--- Selected extract ---
_____
In his book Hammer and Beyond, the British Horror Film, Peter Hutchings makes a good case for a sexual reading of The Mummy. The men in the story are weaklings. Sexless cripple John Banning doesn't seem to appreciate the sensuality of his wife Isobel, and the sex slave Kharis throws away his life and his faith for love of a dead woman. Even in the afterlife the all-powerful female is in charge, motivating murder across millennia. This reading hits hard in the final confrontation. Kharis may be the man with the back-breaking violence, but he's just a puppet in the hands of a woman who simply resembles the princess to whom he's so devoted. The power of the feminine sex trumps all: English society, ancient religions, magical powers.


Warners' DVD of The Mummy is beautifully detailed in 16:9 and lushly colored, making their previous flat and pale laserdiscs and VHS versions totally disposable. Some shots look a bit soft - but only parts of the frame, indicating that there may be problems in some of the elements, but none of this is the least bit distracting. The image has been cleaned of scratches and other blemishes. It simply looks great.
_____
--- Data shown ---
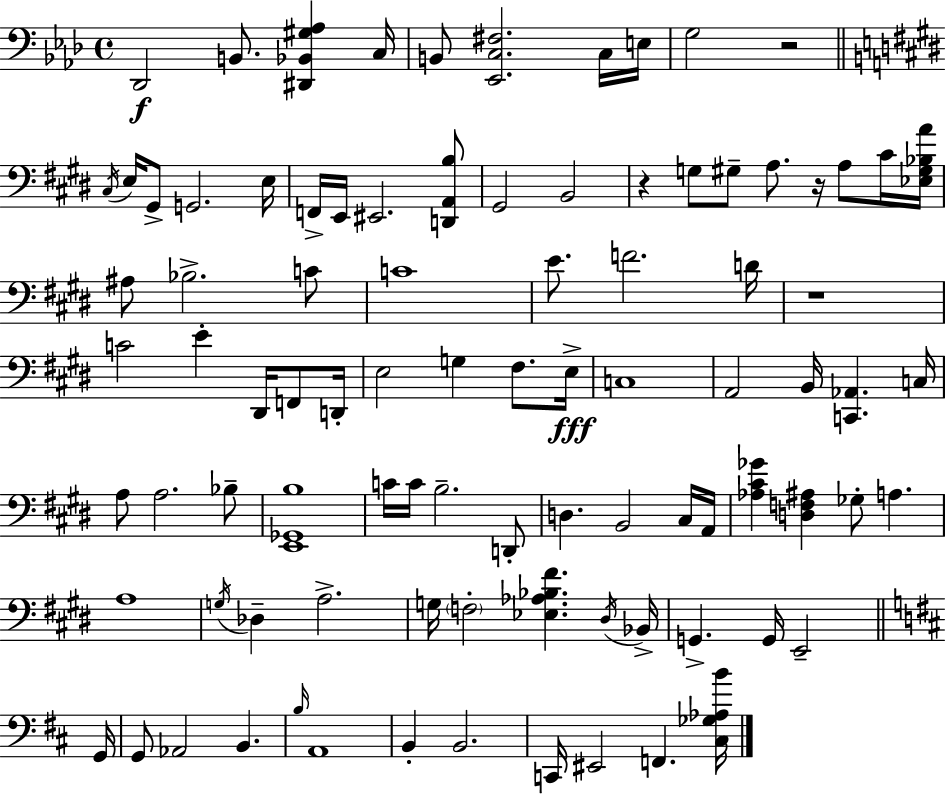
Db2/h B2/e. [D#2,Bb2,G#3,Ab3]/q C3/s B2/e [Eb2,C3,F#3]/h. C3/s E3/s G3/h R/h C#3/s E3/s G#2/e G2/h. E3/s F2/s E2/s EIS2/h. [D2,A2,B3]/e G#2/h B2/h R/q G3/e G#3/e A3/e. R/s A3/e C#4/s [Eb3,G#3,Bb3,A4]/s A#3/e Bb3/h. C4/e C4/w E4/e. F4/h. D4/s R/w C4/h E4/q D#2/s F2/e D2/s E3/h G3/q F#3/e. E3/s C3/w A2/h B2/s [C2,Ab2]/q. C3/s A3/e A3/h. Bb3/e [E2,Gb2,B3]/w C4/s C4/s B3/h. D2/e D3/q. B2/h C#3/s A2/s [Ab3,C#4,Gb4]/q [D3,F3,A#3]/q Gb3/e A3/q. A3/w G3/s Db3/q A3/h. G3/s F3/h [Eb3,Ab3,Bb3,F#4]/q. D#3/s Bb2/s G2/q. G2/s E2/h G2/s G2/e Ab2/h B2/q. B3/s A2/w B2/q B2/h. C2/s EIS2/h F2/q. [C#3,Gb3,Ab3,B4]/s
_____
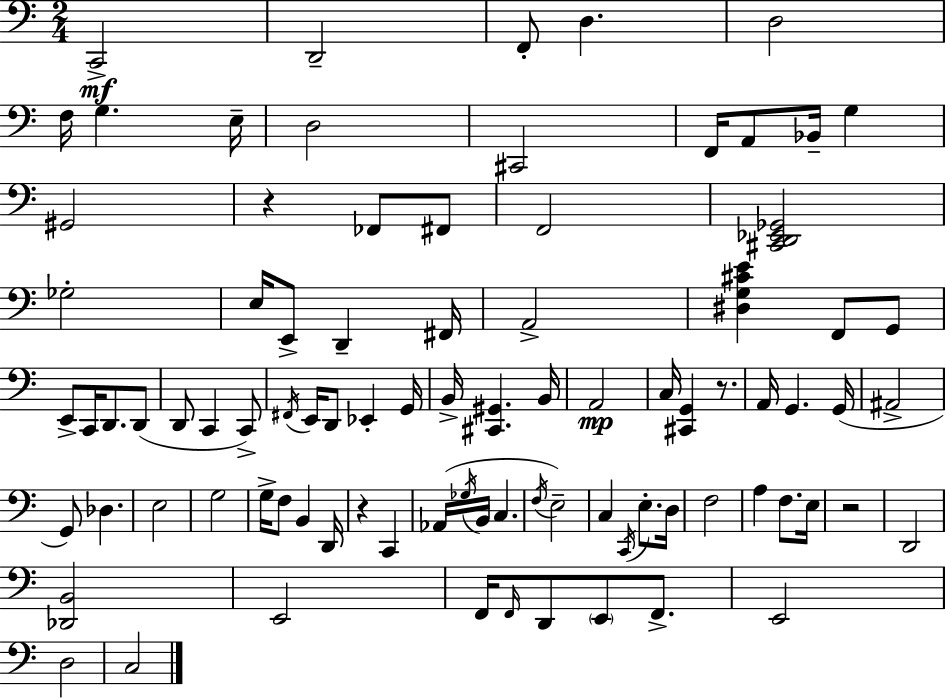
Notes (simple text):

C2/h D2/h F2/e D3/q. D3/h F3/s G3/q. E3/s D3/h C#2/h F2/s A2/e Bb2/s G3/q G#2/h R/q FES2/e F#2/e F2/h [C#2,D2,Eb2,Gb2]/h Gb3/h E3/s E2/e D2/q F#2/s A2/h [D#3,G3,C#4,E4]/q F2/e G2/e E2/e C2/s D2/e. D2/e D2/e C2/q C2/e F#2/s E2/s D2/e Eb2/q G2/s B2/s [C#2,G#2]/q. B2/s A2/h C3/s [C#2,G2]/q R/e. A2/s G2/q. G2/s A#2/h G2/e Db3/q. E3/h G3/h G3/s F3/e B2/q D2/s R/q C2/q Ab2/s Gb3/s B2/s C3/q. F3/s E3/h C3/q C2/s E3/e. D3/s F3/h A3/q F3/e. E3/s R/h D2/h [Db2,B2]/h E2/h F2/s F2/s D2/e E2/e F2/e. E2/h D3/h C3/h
_____
Reproduce the passage on The Mummy between "Warners' DVD of" and "simply looks great.", inclusive, substituting "flaws" for "blemishes". The lines above play no part in this.

--- Right answer ---
Warners' DVD of The Mummy is beautifully detailed in 16:9 and lushly colored, making their previous flat and pale laserdiscs and VHS versions totally disposable. Some shots look a bit soft - but only parts of the frame, indicating that there may be problems in some of the elements, but none of this is the least bit distracting. The image has been cleaned of scratches and other flaws. It simply looks great.